TunnelBear comes in three usage plans- Little, Giant, and Grizzly. Additionally, there are mobile-only plans- the Mobile Giant and Mobile Grizzly. We recommend the Grizzly Plan; it is value for money.
Little Bear Plan
- Free signup and usage
- 500 MB free monthly data
- 1 GB of additional data topup
- Free to use on mobile
Giant Bear Plan
- $7.99 per month
- Monthly payments
- Unlimited usage bandwidth
- Mobile plan at $3.99 monthly
Grizzly Bear Plan
- $4.17 per month
- Yearly payment of $49.99
- Unlimited usage bandwidth
- Mobile plan at $29.99 yearly
The Little plan offered by TunnelBear is a free subscription. This makes TunnelBear one of the few VPN providers with a free usage plan, which lets you try it out for free before buying it. The free plan comes with reasonable bandwidth limits but has access to most TunnelBear features and servers. Additionally, it also allows you to top-up your monthly TunnelBear bandwidth by 1 GB of data for free with a simple tweet to @theTunnelBear. Effectively, you can use TunnelBear for free every month for basic usage. If you need unlimited bandwidth, The Giant and Grizzly plans will serve your purpose.
We asked TunnelBear
Is there any speed/feature difference between the free and the paid subscription?
The paid subscription allows you to access certain countries that aren't available in the free version. In addition, the free version is capped at 500 MB and doesn't get priority support.
You can pay for a TunnelBear subscription using Visa, MasterCard, American Express and anonymously through Bitcoins. However, there is one problematic issue when it comes to refunds. TunnelBear mentions in its Terms of Service that although users can cancel their subscription anytime, TunnelBear does not offer refunds.
TunnelBear Review: Our Verdict
Overall Rating: 3.7/5
Over the three weeks that we spent reviewing TunnelBear, we fell in love with their UI. The availability across devices and browser extensions is impressive. To add to that, TunnelBear allows five connections from the same account. The pricing schemes will not burn a hole in your pocket either, and their security standards are updated too. TunnelBear definitely gets extra credits for its responsive and cheerful support team, which has been a delight to talk to.

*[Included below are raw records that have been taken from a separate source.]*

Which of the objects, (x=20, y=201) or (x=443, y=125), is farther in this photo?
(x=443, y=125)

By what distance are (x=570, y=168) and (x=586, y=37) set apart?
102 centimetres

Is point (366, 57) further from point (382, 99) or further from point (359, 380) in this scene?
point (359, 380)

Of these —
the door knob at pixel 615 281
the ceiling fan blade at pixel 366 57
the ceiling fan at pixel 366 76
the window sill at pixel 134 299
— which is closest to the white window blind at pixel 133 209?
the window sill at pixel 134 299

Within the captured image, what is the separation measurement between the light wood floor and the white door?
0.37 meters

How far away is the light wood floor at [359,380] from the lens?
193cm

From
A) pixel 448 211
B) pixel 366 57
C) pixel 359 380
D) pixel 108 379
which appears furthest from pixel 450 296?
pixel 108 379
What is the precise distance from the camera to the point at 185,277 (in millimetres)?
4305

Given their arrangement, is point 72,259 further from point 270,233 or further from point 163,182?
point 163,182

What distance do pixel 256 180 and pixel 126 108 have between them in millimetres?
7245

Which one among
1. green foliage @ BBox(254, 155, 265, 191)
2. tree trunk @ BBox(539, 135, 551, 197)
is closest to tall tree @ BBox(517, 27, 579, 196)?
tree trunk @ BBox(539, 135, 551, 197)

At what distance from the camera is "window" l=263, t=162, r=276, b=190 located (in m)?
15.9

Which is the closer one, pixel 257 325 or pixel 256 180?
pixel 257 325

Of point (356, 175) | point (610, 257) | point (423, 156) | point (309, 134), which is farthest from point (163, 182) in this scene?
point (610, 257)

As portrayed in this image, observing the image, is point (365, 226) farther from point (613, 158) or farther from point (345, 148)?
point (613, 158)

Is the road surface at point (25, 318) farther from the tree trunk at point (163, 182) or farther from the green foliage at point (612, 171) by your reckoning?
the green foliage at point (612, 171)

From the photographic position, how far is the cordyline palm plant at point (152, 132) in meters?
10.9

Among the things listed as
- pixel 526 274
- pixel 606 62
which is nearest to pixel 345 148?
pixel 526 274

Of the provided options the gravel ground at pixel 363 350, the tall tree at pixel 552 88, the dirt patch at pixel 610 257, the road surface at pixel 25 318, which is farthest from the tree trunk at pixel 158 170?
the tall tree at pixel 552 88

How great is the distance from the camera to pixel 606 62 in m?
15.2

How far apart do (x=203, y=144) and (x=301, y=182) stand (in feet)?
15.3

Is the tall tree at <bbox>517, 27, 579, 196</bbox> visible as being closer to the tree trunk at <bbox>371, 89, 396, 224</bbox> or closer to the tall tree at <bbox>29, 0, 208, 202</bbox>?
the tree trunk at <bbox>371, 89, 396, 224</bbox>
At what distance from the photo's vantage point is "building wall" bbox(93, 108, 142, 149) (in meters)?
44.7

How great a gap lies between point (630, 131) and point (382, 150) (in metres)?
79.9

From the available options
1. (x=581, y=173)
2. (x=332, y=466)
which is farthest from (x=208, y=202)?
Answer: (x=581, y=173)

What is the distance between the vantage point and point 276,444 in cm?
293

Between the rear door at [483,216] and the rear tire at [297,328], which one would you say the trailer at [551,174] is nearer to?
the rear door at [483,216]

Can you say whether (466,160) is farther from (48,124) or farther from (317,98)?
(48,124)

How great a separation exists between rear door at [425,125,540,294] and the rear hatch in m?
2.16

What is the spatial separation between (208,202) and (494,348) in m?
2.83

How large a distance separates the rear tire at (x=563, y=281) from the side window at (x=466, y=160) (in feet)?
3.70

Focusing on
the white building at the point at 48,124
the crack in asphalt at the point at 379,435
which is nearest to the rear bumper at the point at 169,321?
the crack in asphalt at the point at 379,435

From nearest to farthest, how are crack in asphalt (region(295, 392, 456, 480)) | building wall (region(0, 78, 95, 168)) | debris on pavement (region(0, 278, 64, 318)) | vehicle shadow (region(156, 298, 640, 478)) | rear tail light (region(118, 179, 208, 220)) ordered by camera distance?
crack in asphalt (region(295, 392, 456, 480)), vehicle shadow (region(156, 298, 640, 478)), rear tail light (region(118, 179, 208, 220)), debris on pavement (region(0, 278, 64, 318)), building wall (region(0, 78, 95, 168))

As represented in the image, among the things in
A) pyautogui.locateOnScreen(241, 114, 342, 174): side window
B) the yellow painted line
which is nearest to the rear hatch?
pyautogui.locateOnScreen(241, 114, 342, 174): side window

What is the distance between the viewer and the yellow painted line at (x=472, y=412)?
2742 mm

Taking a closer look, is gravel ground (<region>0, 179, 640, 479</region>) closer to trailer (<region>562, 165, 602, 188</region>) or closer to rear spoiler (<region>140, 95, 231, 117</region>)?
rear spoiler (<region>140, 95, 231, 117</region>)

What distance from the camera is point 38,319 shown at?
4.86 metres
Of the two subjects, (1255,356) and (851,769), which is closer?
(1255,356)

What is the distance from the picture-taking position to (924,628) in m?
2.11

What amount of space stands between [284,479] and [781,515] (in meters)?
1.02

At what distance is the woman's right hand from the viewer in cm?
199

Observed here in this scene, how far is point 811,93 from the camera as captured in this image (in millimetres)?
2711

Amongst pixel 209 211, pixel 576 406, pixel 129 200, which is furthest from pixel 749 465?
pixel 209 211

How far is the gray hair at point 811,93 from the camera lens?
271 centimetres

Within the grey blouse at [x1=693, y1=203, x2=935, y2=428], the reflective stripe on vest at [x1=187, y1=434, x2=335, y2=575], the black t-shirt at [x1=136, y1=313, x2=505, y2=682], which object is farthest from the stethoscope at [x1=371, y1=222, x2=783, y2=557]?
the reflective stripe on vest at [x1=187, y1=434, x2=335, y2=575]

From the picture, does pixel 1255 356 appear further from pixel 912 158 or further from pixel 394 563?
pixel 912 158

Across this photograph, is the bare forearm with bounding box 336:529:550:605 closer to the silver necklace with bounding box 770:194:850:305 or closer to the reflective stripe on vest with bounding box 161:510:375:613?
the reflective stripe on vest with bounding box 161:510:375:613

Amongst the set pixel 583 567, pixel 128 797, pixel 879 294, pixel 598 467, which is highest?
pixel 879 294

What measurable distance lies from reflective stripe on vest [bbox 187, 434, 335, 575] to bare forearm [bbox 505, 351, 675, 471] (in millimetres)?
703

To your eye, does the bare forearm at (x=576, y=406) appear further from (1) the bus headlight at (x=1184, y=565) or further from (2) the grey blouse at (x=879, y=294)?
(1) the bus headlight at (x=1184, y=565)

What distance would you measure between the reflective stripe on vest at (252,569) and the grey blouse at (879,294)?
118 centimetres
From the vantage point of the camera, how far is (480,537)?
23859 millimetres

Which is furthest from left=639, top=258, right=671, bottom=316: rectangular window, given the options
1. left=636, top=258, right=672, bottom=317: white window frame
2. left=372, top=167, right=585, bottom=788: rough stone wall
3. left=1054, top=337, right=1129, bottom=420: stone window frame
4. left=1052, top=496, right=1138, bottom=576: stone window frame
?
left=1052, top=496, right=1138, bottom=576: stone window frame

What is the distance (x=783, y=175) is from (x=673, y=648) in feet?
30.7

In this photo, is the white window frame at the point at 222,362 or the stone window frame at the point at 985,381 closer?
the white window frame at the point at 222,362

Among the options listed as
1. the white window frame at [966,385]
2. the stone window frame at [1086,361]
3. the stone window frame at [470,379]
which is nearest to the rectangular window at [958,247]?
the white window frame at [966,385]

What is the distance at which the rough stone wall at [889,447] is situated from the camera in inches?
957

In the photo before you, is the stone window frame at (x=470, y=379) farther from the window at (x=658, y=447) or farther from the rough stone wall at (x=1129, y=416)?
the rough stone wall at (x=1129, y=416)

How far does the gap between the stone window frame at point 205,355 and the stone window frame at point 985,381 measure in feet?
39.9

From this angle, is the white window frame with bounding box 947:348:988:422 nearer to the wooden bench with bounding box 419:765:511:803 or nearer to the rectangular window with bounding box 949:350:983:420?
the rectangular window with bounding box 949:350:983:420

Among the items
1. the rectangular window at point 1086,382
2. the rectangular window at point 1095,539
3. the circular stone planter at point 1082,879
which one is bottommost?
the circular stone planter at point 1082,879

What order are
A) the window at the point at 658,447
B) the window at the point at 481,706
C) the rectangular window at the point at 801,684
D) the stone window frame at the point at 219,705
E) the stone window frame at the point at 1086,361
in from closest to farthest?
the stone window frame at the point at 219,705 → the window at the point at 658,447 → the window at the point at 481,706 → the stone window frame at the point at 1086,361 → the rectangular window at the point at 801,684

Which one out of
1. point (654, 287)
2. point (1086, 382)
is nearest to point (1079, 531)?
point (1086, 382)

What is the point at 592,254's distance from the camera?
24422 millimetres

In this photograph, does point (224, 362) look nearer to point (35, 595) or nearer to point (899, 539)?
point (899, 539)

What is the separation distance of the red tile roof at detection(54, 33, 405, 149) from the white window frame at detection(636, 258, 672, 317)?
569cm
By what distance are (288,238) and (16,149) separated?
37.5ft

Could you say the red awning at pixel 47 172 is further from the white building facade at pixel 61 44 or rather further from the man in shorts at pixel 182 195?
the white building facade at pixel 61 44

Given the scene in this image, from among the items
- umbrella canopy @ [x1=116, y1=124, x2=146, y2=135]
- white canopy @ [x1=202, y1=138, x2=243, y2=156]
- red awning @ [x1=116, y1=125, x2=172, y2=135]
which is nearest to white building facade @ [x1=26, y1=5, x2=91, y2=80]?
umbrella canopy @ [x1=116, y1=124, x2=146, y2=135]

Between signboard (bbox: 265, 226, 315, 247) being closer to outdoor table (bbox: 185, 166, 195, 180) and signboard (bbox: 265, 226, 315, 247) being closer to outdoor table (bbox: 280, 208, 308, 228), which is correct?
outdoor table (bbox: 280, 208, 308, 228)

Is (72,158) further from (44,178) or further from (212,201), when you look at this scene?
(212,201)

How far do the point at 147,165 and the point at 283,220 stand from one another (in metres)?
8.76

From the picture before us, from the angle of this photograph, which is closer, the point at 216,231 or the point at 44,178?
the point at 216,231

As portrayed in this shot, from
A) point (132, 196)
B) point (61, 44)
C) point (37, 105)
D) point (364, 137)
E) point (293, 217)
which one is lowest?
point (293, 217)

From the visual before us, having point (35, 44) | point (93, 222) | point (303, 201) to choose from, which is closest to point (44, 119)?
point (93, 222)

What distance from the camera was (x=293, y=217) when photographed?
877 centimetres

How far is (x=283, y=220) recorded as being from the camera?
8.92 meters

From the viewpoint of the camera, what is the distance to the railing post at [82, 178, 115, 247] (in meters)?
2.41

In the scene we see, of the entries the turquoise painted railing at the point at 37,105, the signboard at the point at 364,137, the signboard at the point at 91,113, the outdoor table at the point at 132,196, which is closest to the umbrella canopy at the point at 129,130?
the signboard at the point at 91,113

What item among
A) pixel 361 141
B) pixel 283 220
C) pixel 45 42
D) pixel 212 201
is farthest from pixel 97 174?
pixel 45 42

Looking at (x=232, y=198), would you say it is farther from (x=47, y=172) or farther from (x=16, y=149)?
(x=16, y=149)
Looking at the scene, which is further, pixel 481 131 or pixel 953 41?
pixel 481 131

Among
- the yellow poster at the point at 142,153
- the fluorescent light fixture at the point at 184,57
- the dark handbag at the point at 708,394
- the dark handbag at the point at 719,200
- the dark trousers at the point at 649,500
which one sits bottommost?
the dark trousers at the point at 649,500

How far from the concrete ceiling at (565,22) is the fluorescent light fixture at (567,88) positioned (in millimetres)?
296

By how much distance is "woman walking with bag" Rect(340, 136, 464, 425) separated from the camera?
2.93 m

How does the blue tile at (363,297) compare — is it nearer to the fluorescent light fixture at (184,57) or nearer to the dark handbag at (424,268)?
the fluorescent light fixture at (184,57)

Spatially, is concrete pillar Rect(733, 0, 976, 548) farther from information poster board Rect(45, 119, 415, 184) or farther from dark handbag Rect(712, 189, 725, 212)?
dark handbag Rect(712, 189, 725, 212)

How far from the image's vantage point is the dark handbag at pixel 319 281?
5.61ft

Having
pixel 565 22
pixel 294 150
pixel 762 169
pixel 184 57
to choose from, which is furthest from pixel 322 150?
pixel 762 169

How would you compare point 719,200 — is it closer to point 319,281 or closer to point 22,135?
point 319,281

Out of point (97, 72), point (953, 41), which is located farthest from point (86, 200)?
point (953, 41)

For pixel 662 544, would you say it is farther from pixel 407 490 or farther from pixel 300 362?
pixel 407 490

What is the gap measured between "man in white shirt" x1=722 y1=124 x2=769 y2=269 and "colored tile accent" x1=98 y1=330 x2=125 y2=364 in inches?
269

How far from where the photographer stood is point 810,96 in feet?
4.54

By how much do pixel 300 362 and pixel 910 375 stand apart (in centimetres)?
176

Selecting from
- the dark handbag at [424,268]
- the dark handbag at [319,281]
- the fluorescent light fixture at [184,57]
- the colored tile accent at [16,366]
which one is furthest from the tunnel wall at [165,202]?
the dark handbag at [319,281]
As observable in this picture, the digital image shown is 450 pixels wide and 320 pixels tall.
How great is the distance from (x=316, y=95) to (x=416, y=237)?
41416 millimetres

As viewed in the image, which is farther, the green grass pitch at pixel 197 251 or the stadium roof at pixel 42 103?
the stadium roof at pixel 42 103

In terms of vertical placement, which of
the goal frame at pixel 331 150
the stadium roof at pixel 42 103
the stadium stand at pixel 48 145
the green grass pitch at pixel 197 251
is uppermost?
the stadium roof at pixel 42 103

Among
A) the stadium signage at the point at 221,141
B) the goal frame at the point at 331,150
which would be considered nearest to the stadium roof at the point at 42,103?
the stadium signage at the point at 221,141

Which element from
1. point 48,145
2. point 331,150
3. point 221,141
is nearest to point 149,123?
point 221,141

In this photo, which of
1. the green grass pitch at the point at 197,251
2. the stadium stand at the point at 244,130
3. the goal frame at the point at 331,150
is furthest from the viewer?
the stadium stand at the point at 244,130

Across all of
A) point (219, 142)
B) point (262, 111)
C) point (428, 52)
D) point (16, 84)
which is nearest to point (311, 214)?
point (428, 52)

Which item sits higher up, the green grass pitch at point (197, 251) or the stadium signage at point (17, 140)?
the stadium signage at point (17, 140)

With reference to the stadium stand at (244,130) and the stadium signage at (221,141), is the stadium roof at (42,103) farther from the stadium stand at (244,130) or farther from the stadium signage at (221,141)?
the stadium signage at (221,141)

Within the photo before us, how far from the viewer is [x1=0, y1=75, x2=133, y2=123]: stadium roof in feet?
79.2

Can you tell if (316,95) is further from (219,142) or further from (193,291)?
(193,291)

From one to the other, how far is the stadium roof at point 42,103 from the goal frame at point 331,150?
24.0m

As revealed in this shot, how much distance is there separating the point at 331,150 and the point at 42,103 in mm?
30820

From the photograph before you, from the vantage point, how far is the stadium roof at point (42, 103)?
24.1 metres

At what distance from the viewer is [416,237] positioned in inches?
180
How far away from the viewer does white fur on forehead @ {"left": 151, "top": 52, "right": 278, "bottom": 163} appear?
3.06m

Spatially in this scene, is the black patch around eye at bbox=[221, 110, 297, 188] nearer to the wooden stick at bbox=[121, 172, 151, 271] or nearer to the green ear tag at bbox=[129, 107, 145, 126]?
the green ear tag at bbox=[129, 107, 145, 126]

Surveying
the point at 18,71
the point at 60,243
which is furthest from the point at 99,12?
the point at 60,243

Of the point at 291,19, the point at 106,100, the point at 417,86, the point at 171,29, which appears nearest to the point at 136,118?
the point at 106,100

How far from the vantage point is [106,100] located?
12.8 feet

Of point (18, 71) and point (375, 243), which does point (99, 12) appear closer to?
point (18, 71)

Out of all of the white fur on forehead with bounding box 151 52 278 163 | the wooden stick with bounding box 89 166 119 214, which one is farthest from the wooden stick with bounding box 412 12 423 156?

If we ignore the fancy app for a second, TunnelBear does have a few security issues. VigilantBear (the kill-switch) did not work in one of our tests. There is no warning for leaking BitTorrent connections and we found a bug in TunnelBear where TCP override was not working for us. To add to these problems, we noticed that TunnelBear servers offered below average speed and we managed a best consistent speed at 66.5% of our ISP's connection speed.